1/28/10

Was J. D. Salinger Jewish?

No, according to Jewish law, the author of the novel, Catcher in the Rye, J. D. Salinger was not a Jew because his mother was not a Jew.

But by general cultural and sociological standards, yes J. D. Salinger was half-Jewish because his father was a Jew. Moreover, Wikipedia reports that, "Salinger's mother changed her name to Miriam and passed as Jewish. Salinger did not find out that his mother was not Jewish until just after his bar mitzvah."

JTA reports, "The author was born in New York in 1919 to an assimilated Jewish father and a non-Jewish mother of Irish descent. Salinger's father, Sol, was the son of a rabbi. He worked as an importer of ham and tried to get his son into the business, according to The New York Times, but the younger Salinger instead became a writer."

After 1946 in New York City, some reports say that Salinger studied Zen Buddhism. In later life he lived as a recluse in New Hamshire.
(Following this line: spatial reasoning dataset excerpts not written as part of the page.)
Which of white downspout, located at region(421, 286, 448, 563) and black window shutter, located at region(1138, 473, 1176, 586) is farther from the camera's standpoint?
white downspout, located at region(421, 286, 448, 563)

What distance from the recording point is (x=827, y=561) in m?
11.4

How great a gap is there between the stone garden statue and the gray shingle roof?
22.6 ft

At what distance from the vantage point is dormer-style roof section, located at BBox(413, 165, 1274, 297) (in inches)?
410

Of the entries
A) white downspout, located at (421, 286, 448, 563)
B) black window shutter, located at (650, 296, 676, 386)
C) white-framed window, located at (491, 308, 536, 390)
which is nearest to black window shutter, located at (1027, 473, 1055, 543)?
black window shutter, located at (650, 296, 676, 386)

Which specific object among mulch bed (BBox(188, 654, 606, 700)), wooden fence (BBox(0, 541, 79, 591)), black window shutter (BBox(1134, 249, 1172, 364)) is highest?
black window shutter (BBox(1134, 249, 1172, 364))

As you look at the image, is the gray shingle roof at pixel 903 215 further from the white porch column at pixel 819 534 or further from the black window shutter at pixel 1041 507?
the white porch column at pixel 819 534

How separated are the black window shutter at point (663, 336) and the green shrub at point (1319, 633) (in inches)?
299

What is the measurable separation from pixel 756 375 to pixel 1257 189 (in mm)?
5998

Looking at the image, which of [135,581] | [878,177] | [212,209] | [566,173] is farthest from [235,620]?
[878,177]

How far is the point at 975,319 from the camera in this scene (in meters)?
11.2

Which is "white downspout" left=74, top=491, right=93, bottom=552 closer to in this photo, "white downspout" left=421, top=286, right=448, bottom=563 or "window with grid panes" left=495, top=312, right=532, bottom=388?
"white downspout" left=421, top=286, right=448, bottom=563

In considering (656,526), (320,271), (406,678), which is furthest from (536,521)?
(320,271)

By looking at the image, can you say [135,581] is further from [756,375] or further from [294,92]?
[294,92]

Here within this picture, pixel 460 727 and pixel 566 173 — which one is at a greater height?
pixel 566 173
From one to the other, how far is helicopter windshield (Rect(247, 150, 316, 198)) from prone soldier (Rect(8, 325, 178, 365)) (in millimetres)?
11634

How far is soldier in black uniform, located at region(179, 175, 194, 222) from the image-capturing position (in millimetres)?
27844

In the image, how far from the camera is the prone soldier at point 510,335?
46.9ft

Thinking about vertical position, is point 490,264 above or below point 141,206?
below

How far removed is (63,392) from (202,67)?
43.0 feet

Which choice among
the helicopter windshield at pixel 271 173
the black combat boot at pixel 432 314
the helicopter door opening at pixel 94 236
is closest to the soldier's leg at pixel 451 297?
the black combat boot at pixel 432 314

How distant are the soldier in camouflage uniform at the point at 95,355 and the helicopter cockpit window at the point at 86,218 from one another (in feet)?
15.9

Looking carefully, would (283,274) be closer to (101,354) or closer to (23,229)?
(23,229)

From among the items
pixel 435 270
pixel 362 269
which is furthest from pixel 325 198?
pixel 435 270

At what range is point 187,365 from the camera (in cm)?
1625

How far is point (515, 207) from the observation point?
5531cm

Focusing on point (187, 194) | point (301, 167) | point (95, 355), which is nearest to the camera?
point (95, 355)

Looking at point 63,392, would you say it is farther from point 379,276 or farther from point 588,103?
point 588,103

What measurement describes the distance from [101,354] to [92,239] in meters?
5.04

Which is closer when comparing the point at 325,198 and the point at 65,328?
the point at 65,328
He was eclectic in his religious life, at times a practicing Hindu, and a variety of fads and cults at other times, per Wikipedia,
After abandoning Kriya yoga, Salinger tried Dianetics (the forerunner of Scientology), even meeting its founder L. Ron Hubbard, but according to Claire he was quickly disenchanted with it. This was followed by adherence to a number of spiritual, medical, and nutritional belief systems including Christian Science, homeopathy, acupuncture, macrobiotics, the teachings of Edgar Cayce, fasting, vomiting to remove impurities, megadoses of Vitamin C, urine therapy, "speaking in tongues" (or Charismatic glossolalia), and sitting in a Reichian "orgone box" to accumulate "orgone energy".
Salinger died today at the age of 91.